* Problem to solve
Lay out every line of the data as a numbered list, starting at the line that contains "How far is [1019,506]" and running through the last line of the data, with both ends included and blank lines dropped.

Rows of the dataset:
——————————

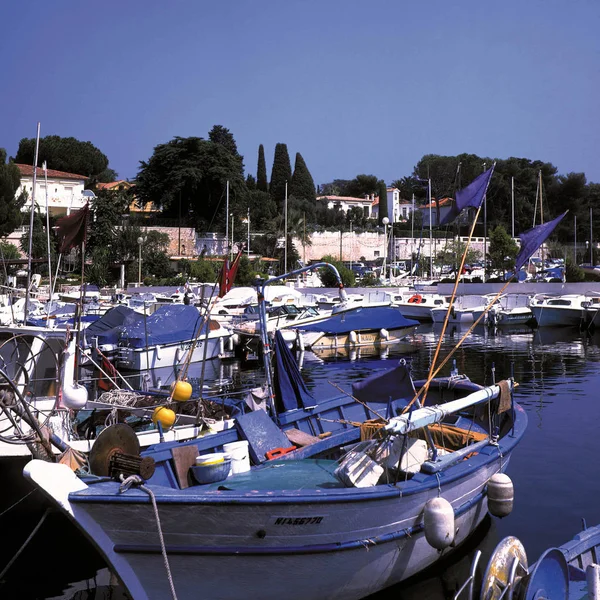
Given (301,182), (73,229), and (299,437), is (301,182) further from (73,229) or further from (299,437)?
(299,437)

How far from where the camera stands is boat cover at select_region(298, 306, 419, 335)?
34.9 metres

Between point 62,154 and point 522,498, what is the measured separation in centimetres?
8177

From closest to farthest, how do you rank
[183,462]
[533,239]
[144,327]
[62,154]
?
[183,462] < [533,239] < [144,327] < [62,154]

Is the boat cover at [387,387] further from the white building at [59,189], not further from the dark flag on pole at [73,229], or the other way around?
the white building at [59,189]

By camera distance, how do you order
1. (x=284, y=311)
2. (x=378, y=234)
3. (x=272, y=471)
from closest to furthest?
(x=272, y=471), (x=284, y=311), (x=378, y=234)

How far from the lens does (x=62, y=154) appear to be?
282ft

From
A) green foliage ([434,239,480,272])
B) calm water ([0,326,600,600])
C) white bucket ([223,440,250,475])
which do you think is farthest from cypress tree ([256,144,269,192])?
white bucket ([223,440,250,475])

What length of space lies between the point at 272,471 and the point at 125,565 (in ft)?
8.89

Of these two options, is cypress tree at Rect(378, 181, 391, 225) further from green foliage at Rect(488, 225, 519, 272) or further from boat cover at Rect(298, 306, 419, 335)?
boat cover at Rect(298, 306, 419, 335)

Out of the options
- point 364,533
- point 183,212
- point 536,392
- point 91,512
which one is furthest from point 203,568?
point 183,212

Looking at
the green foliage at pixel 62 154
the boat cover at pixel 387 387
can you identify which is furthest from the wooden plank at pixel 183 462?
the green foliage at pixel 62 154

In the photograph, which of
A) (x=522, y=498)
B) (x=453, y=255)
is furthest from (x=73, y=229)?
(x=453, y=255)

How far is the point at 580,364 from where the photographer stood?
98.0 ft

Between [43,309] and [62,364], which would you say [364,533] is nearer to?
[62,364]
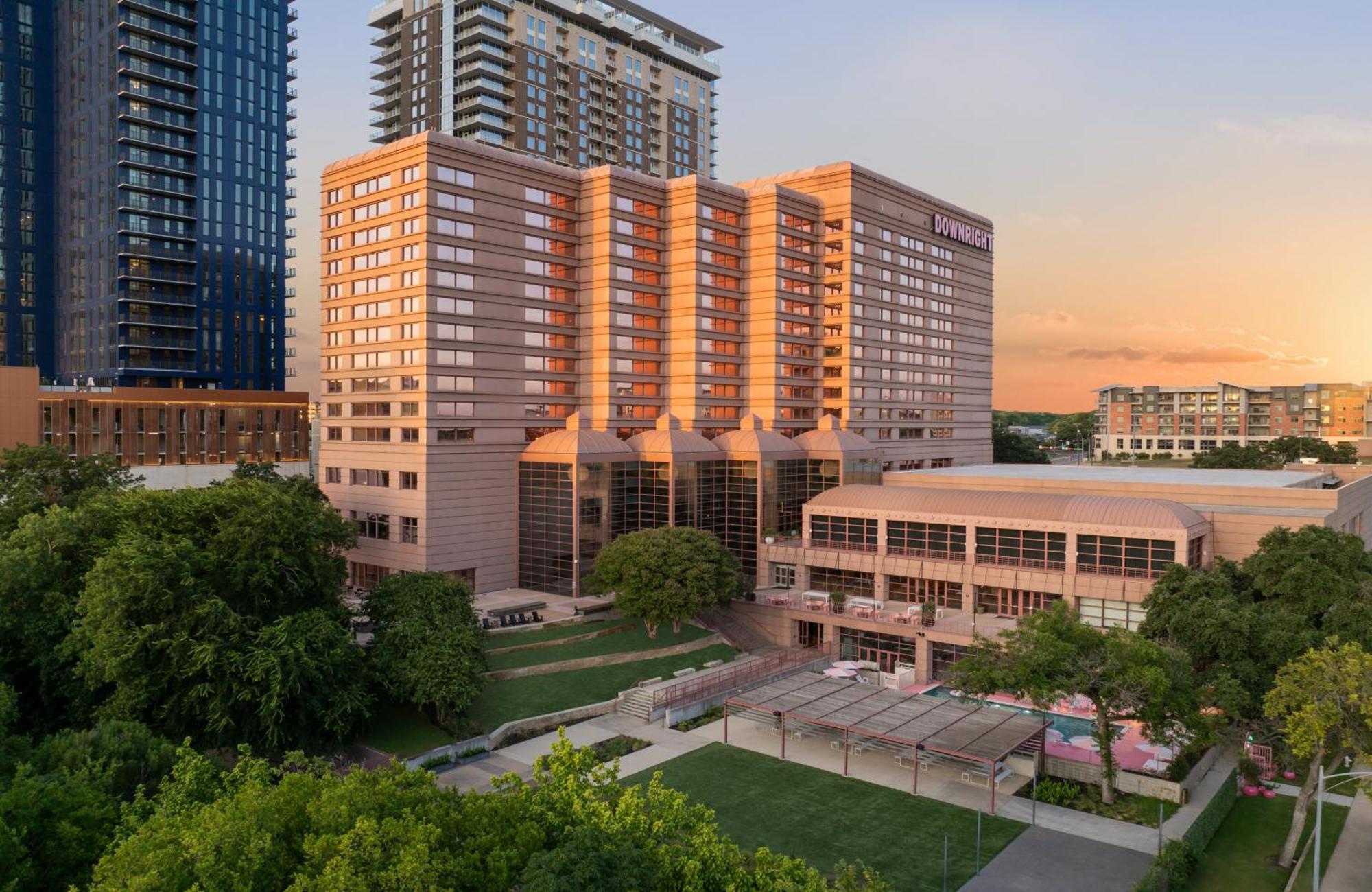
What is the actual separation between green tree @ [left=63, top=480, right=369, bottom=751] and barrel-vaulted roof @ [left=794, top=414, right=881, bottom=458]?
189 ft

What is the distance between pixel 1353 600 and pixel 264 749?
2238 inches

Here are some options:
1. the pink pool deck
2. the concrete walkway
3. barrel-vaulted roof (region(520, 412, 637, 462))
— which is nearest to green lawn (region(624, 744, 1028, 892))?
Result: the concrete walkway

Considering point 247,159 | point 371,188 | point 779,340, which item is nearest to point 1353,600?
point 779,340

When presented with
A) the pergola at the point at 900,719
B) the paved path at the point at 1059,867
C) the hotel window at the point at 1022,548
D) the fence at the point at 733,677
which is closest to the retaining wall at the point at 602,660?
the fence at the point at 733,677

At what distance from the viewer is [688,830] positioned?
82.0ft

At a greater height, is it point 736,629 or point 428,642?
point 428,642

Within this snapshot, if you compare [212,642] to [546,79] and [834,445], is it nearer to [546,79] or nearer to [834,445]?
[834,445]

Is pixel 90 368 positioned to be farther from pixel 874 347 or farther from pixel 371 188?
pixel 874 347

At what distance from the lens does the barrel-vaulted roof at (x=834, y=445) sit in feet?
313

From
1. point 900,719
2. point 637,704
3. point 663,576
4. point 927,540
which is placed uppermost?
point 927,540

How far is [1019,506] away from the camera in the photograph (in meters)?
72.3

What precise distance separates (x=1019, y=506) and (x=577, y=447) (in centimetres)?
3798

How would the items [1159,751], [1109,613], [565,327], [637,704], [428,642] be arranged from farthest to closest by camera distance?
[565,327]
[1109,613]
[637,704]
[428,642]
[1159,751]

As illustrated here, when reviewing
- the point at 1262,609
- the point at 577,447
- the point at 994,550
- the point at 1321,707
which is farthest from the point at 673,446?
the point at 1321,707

——————————

* Reply to the exercise
1. How far is [1019,506] away from the camera in the photograph (in meters)?
2. 72.3
3. What precise distance separates (x=1019, y=506) and (x=577, y=447) (in centimetres)?
4. 3798
5. How would the items [1159,751], [1109,613], [565,327], [637,704], [428,642] be arranged from farthest to closest by camera distance?
6. [565,327]
7. [1109,613]
8. [637,704]
9. [428,642]
10. [1159,751]
11. As illustrated here, when reviewing
12. - the point at 1262,609
13. - the point at 577,447
14. - the point at 994,550
15. - the point at 1321,707
16. which is farthest from the point at 673,446?
17. the point at 1321,707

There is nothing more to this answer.